**Exercise objective**
A word-for-word restatement of the whole listing is the expected answer.
◆ ◆ ◆ ◆ ◆ ◆ ◆
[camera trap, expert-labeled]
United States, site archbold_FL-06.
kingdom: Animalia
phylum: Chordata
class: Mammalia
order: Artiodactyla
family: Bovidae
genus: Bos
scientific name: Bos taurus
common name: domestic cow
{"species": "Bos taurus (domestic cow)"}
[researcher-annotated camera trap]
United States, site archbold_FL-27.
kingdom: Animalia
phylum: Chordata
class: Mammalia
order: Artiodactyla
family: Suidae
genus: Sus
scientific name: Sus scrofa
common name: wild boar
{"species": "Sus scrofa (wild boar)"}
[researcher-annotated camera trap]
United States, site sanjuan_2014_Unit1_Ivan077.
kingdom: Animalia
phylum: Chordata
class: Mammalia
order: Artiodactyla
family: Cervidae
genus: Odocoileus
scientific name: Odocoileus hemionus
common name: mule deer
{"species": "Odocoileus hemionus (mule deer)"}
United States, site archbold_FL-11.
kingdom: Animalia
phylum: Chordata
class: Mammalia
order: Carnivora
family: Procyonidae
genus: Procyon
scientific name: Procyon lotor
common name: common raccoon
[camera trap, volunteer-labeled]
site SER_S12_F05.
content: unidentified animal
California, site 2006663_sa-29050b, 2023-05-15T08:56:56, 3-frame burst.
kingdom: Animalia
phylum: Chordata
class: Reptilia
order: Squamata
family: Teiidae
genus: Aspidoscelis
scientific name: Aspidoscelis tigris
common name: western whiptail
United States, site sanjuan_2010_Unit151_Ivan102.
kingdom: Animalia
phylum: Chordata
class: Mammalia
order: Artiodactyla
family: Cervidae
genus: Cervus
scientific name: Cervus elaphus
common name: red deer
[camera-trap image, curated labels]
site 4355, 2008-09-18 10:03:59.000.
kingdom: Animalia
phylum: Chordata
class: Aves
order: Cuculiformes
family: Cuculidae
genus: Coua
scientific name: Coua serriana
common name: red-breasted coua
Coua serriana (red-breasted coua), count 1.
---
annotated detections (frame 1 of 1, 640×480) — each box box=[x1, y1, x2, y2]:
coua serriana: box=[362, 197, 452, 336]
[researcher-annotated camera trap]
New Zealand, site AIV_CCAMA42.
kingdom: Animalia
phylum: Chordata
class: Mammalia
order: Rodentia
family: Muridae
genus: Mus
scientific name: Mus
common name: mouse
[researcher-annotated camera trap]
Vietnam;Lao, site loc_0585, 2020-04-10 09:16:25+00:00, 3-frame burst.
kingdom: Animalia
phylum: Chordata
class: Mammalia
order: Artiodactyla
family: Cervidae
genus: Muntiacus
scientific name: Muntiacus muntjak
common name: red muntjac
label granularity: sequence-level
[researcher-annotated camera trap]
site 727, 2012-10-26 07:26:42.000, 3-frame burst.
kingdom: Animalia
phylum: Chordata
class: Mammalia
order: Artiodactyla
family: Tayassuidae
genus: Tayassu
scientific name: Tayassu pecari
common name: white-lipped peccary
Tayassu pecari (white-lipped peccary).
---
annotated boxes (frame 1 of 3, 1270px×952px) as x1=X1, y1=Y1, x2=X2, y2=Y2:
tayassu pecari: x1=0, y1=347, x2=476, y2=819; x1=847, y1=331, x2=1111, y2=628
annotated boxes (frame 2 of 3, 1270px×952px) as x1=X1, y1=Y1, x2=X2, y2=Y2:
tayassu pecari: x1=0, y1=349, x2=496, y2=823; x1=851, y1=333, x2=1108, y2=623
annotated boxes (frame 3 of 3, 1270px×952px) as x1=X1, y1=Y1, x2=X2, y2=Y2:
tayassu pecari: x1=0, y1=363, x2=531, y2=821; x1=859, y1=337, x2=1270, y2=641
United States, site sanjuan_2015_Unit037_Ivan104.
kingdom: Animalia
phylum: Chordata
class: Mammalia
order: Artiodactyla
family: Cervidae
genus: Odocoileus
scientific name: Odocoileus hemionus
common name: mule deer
◆ ◆ ◆ ◆ ◆ ◆ ◆
**Answer space**
[camera trap, expert-labeled]
United States, site archbold_FL-06.
kingdom: Animalia
phylum: Chordata
class: Mammalia
order: Artiodactyla
family: Bovidae
genus: Bos
scientific name: Bos taurus
common name: domestic cow
{"species": "Bos taurus (domestic cow)"}
[researcher-annotated camera trap]
United States, site archbold_FL-27.
kingdom: Animalia
phylum: Chordata
class: Mammalia
order: Artiodactyla
family: Suidae
genus: Sus
scientific name: Sus scrofa
common name: wild boar
{"species": "Sus scrofa (wild boar)"}
[researcher-annotated camera trap]
United States, site sanjuan_2014_Unit1_Ivan077.
kingdom: Animalia
phylum: Chordata
class: Mammalia
order: Artiodactyla
family: Cervidae
genus: Odocoileus
scientific name: Odocoileus hemionus
common name: mule deer
{"species": "Odocoileus hemionus (mule deer)"}
United States, site archbold_FL-11.
kingdom: Animalia
phylum: Chordata
class: Mammalia
order: Carnivora
family: Procyonidae
genus: Procyon
scientific name: Procyon lotor
common name: common raccoon
[camera trap, volunteer-labeled]
site SER_S12_F05.
content: unidentified animal
California, site 2006663_sa-29050b, 2023-05-15T08:56:56, 3-frame burst.
kingdom: Animalia
phylum: Chordata
class: Reptilia
order: Squamata
family: Teiidae
genus: Aspidoscelis
scientific name: Aspidoscelis tigris
common name: western whiptail
United States, site sanjuan_2010_Unit151_Ivan102.
kingdom: Animalia
phylum: Chordata
class: Mammalia
order: Artiodactyla
family: Cervidae
genus: Cervus
scientific name: Cervus elaphus
common name: red deer
[camera-trap image, curated labels]
site 4355, 2008-09-18 10:03:59.000.
kingdom: Animalia
phylum: Chordata
class: Aves
order: Cuculiformes
family: Cuculidae
genus: Coua
scientific name: Coua serriana
common name: red-breasted coua
Coua serriana (red-breasted coua), count 1.
---
annotated detections (frame 1 of 1, 640×480) — each box box=[x1, y1, x2, y2]:
coua serriana: box=[362, 197, 452, 336]
[researcher-annotated camera trap]
New Zealand, site AIV_CCAMA42.
kingdom: Animalia
phylum: Chordata
class: Mammalia
order: Rodentia
family: Muridae
genus: Mus
scientific name: Mus
common name: mouse
[researcher-annotated camera trap]
Vietnam;Lao, site loc_0585, 2020-04-10 09:16:25+00:00, 3-frame burst.
kingdom: Animalia
phylum: Chordata
class: Mammalia
order: Artiodactyla
family: Cervidae
genus: Muntiacus
scientific name: Muntiacus muntjak
common name: red muntjac
label granularity: sequence-level
[researcher-annotated camera trap]
site 727, 2012-10-26 07:26:42.000, 3-frame burst.
kingdom: Animalia
phylum: Chordata
class: Mammalia
order: Artiodactyla
family: Tayassuidae
genus: Tayassu
scientific name: Tayassu pecari
common name: white-lipped peccary
Tayassu pecari (white-lipped peccary).
---
annotated boxes (frame 1 of 3, 1270px×952px) as x1=X1, y1=Y1, x2=X2, y2=Y2:
tayassu pecari: x1=0, y1=347, x2=476, y2=819; x1=847, y1=331, x2=1111, y2=628
annotated boxes (frame 2 of 3, 1270px×952px) as x1=X1, y1=Y1, x2=X2, y2=Y2:
tayassu pecari: x1=0, y1=349, x2=496, y2=823; x1=851, y1=333, x2=1108, y2=623
annotated boxes (frame 3 of 3, 1270px×952px) as x1=X1, y1=Y1, x2=X2, y2=Y2:
tayassu pecari: x1=0, y1=363, x2=531, y2=821; x1=859, y1=337, x2=1270, y2=641
United States, site sanjuan_2015_Unit037_Ivan104.
kingdom: Animalia
phylum: Chordata
class: Mammalia
order: Artiodactyla
family: Cervidae
genus: Odocoileus
scientific name: Odocoileus hemionus
common name: mule deer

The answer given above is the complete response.